So the Redskins franchised Orakpo. Why the panic?

Redskins OLB Brian Orakpo

Man! Initial fan reaction to news that the Redskins placed a franchise tag on OLB Brian Orakpo made it sound like the team already blew the 2014 season.

Slow down there, cowboy.

This is how it works.

Tagging Orakpo gives everyone the chance to take a breath.

We haven't spent the cap yet. ("We" because fans feel an ownership stake in the salary cap like the Redskins do. Our team. Our money)

Rak's agent can put feelers to other teams to get a sense of his real market value, you know, if those inconvenient first-round trade requirements weren't in the way.

For these whispered conversations, Orakpo's agent and team front offices can pretend they are not in place. Heck, it's lying season anyway. Until deals are committed to paper ready for signature, everyone is a lying liar who lies.

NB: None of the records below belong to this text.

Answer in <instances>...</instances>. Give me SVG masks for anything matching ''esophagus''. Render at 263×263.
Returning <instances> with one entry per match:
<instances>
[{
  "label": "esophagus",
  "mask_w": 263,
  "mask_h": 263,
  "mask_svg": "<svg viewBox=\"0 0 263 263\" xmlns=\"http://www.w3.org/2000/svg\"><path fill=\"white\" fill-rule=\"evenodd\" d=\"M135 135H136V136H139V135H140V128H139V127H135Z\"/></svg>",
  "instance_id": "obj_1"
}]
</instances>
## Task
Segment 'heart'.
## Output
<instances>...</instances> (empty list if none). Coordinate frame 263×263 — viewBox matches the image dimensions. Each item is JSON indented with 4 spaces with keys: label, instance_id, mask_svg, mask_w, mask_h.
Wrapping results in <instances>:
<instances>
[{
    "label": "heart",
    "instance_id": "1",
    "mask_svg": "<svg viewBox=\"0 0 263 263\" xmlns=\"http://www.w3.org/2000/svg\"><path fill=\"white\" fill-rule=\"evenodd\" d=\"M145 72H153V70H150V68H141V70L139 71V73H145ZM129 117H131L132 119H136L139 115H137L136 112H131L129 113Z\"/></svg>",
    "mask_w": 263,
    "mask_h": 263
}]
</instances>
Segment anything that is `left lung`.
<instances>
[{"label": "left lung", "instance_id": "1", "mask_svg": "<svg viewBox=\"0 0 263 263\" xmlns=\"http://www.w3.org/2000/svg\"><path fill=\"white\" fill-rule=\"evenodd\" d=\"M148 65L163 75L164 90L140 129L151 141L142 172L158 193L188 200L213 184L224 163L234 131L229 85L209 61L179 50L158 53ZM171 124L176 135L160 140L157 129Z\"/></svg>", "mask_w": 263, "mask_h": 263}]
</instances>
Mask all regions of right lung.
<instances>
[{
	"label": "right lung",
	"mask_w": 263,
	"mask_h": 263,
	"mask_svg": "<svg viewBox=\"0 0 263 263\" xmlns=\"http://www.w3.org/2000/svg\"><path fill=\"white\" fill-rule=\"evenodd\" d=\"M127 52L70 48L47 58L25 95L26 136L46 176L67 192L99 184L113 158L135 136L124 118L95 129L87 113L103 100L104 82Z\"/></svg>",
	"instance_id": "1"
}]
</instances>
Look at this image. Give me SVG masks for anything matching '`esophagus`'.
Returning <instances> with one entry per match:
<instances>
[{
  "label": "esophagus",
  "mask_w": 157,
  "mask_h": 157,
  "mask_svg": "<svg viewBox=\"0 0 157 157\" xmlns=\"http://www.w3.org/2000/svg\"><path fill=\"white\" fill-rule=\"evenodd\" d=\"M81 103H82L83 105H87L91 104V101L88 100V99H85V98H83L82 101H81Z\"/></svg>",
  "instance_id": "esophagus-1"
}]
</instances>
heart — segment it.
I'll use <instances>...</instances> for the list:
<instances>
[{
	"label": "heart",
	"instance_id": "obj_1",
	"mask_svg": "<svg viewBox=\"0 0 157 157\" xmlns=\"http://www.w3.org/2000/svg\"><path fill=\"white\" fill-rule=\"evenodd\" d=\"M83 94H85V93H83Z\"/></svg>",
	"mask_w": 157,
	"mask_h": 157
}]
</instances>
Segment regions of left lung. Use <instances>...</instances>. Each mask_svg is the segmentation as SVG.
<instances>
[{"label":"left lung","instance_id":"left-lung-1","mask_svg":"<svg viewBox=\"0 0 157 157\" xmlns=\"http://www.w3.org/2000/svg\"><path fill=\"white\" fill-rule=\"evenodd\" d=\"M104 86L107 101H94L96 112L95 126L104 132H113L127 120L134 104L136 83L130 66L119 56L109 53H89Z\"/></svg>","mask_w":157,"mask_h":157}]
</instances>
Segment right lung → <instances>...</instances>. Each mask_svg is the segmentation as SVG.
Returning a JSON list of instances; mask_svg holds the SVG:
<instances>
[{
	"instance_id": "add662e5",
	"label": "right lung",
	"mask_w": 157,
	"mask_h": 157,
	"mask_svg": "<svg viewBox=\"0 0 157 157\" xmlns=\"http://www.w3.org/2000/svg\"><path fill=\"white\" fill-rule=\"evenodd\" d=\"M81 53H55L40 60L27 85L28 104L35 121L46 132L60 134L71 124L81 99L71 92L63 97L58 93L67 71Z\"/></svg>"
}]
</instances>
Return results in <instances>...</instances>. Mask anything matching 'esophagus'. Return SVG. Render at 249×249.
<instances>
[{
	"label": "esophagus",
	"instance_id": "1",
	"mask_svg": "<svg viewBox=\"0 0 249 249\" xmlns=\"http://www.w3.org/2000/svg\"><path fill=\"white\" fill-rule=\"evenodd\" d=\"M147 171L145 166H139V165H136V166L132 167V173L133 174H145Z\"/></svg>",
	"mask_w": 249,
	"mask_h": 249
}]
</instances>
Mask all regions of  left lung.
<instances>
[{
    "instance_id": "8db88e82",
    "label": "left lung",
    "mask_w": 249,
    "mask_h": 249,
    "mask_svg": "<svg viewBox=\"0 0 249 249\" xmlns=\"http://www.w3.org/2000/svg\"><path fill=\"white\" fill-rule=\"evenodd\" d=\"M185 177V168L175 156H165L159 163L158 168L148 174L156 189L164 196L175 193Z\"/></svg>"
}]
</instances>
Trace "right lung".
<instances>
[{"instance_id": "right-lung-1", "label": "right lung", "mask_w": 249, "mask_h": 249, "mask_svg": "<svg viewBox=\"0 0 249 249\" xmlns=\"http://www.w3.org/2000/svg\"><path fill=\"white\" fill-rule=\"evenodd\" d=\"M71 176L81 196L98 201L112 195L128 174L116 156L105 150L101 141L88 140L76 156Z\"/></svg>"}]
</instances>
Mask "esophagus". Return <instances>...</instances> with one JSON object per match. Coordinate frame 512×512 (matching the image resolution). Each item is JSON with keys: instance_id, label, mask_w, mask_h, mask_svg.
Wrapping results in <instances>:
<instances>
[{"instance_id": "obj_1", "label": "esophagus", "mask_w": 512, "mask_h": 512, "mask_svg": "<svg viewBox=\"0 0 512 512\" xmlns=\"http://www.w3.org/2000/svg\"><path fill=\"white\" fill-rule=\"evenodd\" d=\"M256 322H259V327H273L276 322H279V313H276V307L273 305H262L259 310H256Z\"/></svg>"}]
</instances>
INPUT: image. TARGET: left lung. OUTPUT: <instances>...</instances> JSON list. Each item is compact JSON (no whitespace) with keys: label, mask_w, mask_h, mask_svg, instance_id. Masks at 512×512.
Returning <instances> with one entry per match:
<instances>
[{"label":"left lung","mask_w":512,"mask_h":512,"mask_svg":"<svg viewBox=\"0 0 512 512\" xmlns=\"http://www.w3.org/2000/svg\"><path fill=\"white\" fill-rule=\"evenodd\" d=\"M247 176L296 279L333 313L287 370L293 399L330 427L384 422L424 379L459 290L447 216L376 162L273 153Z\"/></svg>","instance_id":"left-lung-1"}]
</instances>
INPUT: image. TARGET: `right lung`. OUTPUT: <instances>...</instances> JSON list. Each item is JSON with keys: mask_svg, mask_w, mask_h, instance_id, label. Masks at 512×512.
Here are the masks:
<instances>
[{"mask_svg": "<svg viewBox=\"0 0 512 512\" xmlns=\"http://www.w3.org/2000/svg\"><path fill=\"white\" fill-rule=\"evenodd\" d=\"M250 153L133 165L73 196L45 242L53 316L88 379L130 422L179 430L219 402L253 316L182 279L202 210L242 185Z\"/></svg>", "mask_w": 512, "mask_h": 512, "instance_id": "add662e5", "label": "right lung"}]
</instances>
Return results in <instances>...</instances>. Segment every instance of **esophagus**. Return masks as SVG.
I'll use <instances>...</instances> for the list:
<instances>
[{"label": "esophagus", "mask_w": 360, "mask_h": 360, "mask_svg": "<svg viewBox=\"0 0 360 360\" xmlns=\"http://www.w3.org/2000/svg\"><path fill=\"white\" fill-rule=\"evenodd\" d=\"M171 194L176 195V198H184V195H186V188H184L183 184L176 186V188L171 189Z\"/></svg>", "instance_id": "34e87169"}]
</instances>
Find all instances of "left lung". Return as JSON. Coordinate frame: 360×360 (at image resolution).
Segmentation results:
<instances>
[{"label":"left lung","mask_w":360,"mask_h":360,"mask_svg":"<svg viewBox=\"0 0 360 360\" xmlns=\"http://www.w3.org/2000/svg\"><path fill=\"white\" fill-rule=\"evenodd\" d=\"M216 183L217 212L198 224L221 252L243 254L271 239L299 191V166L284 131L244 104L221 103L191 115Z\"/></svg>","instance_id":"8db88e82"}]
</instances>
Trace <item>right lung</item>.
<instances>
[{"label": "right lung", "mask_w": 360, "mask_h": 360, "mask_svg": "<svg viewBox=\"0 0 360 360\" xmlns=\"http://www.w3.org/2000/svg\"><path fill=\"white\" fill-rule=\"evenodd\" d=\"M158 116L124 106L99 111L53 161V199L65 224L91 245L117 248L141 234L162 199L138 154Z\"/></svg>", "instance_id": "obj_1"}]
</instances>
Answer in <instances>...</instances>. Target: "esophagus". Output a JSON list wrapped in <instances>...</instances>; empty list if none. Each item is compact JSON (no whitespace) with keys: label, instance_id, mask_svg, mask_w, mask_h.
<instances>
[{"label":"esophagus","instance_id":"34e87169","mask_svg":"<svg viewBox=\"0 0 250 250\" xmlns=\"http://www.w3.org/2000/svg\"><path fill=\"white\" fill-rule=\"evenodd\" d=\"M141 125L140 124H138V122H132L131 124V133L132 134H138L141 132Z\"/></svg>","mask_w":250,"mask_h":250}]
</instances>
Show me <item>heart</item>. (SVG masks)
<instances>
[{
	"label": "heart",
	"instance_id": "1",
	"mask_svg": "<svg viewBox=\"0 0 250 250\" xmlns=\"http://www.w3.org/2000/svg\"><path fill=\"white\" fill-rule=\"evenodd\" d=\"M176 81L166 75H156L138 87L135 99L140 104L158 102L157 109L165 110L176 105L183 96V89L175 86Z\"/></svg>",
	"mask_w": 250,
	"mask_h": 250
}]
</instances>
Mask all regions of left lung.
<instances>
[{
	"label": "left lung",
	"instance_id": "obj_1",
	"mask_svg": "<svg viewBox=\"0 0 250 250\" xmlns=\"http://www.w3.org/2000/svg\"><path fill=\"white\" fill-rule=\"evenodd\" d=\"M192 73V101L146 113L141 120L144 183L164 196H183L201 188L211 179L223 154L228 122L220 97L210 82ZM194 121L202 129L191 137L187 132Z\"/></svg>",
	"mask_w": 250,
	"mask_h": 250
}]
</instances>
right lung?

It's how we get at the truth in the NFL.

We've seen it before.

The Redskins did not initially re-sign London Fletcher after the 2011 season. He wanted more in his final NFL deal than the 'Skins were willing to pay. They let him test the market as an aging free agent. Only then did they signed him to a two-year deal in 2012.

His pay and cap hit was (barely) in reasonable balance to his 2012 performance, but way over-priced for 2013.

But I was OK with it. London Fletcher is the greatest free agent signing of the Snyder era, if not all Redskins' history. I liked when Mike Shanahan said that he had too much respect to Fletch to ask him to take a pay cut in 2013. It showed that coach had a heart, somewhere, deep inside.

After all he has done, I liked that they let Fletch go out under his own time and terms. It was better than Joe Gibbs treated Art Monk at the end.

Gibbs made the correct decision about Monk, but it felt so wrong. Shanny made the wrong decision about Fletcher in 2013. It's part of the reason the defense sucked. But it was the right thing to do.

The Redskins did the same with DeAngelo Hall. He was a cap casualty after the 2012 season. He shopped the market. he returned for a reasonably priced $2.25 million one-year deal; "reasonably" meaning his contract was in balance with his performance.

We have our doubts about the four-year, $17 million deal the Redskins gave Hall last month. At least he played his way into that deal, which is a lot less per year than the $8 million the Redskins would have owned him in last year.

Brian Orakpo will be a Redskin this season. His contract will be in balance with his likely performance in the Jim Haslett defense. His sweet guaranteed money will be a multiple of his one-year franchise salary.

We just have to let this play out.

Unless a team is willing to part with two first round Draft picks for Orakpo.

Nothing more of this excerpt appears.